The researchers concluded that their study showed "meaningful effects for both graduated extinction and bedtime fading".

They went on to say that, "Compared with the control group, large reductions in nocturnal wakefulness resulted from each treatment.

"Despite assertions that extinction-based methods may result in elevated cortisol, emotional and behavioural problems, and insecure parent-infant attachment; our data did not support this hypothesis."


This randomised control trial suggests two behavioural approaches to remedy disturbed sleep in infants may work better than a sleep education only control group approach.

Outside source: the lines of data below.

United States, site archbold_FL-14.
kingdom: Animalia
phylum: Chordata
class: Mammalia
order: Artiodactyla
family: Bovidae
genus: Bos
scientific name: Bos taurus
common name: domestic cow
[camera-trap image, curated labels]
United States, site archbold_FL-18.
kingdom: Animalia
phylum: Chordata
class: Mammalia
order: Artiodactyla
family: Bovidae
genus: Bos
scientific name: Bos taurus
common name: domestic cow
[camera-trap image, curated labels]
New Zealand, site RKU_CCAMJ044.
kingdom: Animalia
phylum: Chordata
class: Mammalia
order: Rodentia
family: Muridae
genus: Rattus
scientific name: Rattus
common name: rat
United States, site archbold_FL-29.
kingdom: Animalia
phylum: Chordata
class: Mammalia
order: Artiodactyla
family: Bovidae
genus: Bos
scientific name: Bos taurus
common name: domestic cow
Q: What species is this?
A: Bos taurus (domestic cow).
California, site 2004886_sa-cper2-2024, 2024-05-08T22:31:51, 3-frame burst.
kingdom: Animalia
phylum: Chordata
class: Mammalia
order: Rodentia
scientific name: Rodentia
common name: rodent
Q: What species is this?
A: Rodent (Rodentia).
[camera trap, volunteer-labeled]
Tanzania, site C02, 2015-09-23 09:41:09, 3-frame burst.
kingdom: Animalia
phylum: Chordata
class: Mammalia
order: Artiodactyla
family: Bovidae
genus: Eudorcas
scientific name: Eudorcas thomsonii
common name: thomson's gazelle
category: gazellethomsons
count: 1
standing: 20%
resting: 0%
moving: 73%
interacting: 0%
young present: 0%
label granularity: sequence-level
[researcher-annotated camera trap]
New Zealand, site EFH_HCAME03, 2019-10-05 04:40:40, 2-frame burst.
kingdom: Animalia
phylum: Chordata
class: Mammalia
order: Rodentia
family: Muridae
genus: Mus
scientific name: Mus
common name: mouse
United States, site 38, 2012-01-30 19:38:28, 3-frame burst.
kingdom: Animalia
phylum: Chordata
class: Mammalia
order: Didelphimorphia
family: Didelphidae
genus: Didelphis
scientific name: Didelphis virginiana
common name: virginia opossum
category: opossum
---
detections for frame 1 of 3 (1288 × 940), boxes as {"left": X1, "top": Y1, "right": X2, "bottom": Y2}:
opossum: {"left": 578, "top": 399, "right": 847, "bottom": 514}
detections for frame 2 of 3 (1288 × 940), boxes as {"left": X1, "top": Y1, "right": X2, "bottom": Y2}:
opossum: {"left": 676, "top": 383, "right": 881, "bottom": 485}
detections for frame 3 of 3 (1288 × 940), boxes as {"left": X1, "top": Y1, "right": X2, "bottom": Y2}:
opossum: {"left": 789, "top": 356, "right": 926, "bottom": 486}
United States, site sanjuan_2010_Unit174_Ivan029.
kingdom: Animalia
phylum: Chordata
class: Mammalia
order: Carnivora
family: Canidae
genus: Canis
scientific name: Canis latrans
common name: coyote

This may be true, but may also be a chance finding or affected by bias. For example, the statistical significance of some of the results was hard to interpret, as many were presented as graphs only. This means we can't be sure that some, or even many, of the differences are down to chance.

The study was also very small, with only 14 to 15 people in each of the three test conditions at the start of the study.

There were even less after three months – only seven in each group. This isn't enough to make accurate, reliable or generalisable statements about which method works best.

Small studies like this are also more likely to throw out unusual and unrepresentative results. For these reasons, we can't say anything too solid based on it.

You may wish to experiment with different techniques to see if a specific approach suits your baby better.

If you have persistent problems getting your baby to sleep and it is beginning to have a significant impact on your quality of life and ability to function during the day, speak to your health visitor or GP.